PDA

View Full Version : Multiple sitemaps and Google



gaydemon
04-05-2008, 02:00 AM
I've reached the 50.000 page limit on a single sitemap file for Google and have to split it into several sitemaps and a sitemap_index file.

My question is, do you still submit all the different sitemaps to google or only the sitemap_index file?

I cant seem to find anything about it on the google sitemap page.

Also, does it make sense to split them up in a certain way, I got 100.000+ pages and files (60000 html pages and 40000 jpgs) spread over 3 sitemaps now. Not sure if it makes any differrence how its organized.

Gaystoryman
04-05-2008, 08:34 AM
If I remember right, over 50K should be in a gzip or something with an index?

Gaystoryman
04-05-2008, 08:50 AM
I've reached the 50.000 page limit on a single sitemap file for Google and have to split it into several sitemaps and a sitemap_index file.

My question is, do you still submit all the different sitemaps to google or only the sitemap_index file?

I cant seem to find anything about it on the google sitemap page.

Also, does it make sense to split them up in a certain way, I got 100.000+ pages and files (60000 html pages and 40000 jpgs) spread over 3 sitemaps now. Not sure if it makes any differrence how its organized.

I'd say you need to submit the 'index' site map


Sitemaps should be no larger than 10MB (10,485,760 bytes) in length when uncompressed and can contain a maximum of 50,000 URLs. This means that if your site contains more than 50,000 URLs or your Sitemap is bigger than 10MB, you must create multiple Sitemap files and use a Sitemap index file. You should use a Sitemap index file even if you have a small site but plan on growing beyond 50,000 URLs or a file size of 10MB.



You can list the updated URLs in a small number of Sitemaps that change frequently and then use the lastmod tag in your Sitemap index file to identify those Sitemap files.

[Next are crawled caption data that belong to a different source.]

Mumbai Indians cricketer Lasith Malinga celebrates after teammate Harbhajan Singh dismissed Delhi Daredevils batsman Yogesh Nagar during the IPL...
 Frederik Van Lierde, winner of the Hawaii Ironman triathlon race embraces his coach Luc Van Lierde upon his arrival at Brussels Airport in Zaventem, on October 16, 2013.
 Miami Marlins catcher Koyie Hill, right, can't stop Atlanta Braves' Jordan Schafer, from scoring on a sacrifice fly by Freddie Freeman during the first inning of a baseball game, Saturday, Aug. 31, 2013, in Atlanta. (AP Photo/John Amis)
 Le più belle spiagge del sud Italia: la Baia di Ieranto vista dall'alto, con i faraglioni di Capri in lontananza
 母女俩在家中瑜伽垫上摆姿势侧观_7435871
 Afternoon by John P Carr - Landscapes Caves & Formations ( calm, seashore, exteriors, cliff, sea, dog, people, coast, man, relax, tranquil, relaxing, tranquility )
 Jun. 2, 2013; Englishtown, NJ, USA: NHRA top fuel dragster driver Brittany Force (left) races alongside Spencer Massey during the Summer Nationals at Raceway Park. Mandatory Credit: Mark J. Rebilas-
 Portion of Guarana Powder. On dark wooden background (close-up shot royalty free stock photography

Search engines can then incrementally crawl only the changed Sitemaps.

Way I read it, lot more work when you got a ton of pages, and they do recommend gzip for the larger maps. They also seem to suggest breaking it down into more specific groups.. video, code, news etc.

http://www.google.com/support/webmasters/bin/answer.py?answer=40318

It does seem like you use a different schema for an index of maps, rather than the one for maps

https://www.google.com/webmasters/tools/docs/en/protocol.html#sitemapValidation

hth

gaydemon
04-05-2008, 12:14 PM
Yes.. i managed to find out a bit more now.

Its 2 different types of sitemaps. a sitemap_index.xml which only refer to other sitemap files, which means you only submit that index.xml and not the rest.

But the problem with that is you cant split them up in a way that makes sense without having to submit them as seperate sitemaps and NOT use the index.xml.

So i opted for letting google sitemap script do it for me, it splits it up and creates a new sitemap_index.xml for me:

http://www.gaydemon.com/sitemap_index.xml

Also learned that you can include location of your sitemap(s) in your robot.txt file.. so done that as well.

Gaystoryman
04-05-2008, 12:29 PM
Yes.. i managed to find out a bit more now.

Its 2 different types of sitemaps. a sitemap_index.xml which only refer to other sitemap files, which means you only submit that index.xml and not the rest.

But the problem with that is you cant split them up in a way that makes sense without having to submit them as seperate sitemaps and NOT use the index.xml.

So i opted for letting google sitemap script do it for me, it splits it up and creates a new sitemap_index.xml for me:

http://www.gaydemon.com/sitemap_index.xml

Also learned that you can include location of your sitemap(s) in your robot.txt file.. so done that as well.

Noticed that when I added mine for the wordpress blogs... sweet... :cool:

rawTOP
04-06-2008, 09:40 AM
The problem with using a master sitemap index to point to other sitemaps is that you lose the handy error reporting in GWT since the only errors they report are in the sitemap you submit (in this case the index). You don't get error reporting for the sitemap's 'children'. If you submit each sitemap separately you'll get error reporting, which is one of the main benefits of using sitemaps in the first place.

gaydemon
04-06-2008, 09:53 AM
Good point, I didnt actually think of that.

however I am using Google's own script (https://www.google.com/webmasters/tools/docs/en/sitemap-generator.html) (I think), which also reports errors before submitting so hopefully it should be ok.

I rather submit several sitemaps, but MSN sitemap doesnt accept more than one. Which is why it then seems easier to just use a sitemap index file.


The problem with using a master sitemap index to point to other sitemaps is that you lose the handy error reporting in GWT since the only errors they report are in the sitemap you submit (in this case the index). You don't get error reporting for the sitemap's 'children'. If you submit each sitemap separately you'll get error reporting, which is one of the main benefits of using sitemaps in the first place.

rawTOP
04-06-2008, 11:27 AM
On a corporate site I run where I use sitemaps I submit all of them to Google and Yahoo! and then just the index to MSN and in the robots.txt file... On my gay sites i just submit the RSS feeds as sitemaps - does the trick and gets things picked up quickly...

So you can do both. If you have dynamic pages, they can change over time and errors can crop up...

gaydemon
04-06-2008, 12:39 PM
Yes i noticed how difficult it was to do PHP pages with sitemaps. A real mess.

I do like it nice and tidy so hopefully the sitemap_index will do it. Otherwise like you do probably do several.


On a corporate site I run where I use sitemaps I submit all of them to Google and Yahoo! and then just the index to MSN and in the robots.txt file... On my gay sites i just submit the RSS feeds as sitemaps - does the trick and gets things picked up quickly...

So you can do both. If you have dynamic pages, they can change over time and errors can crop up...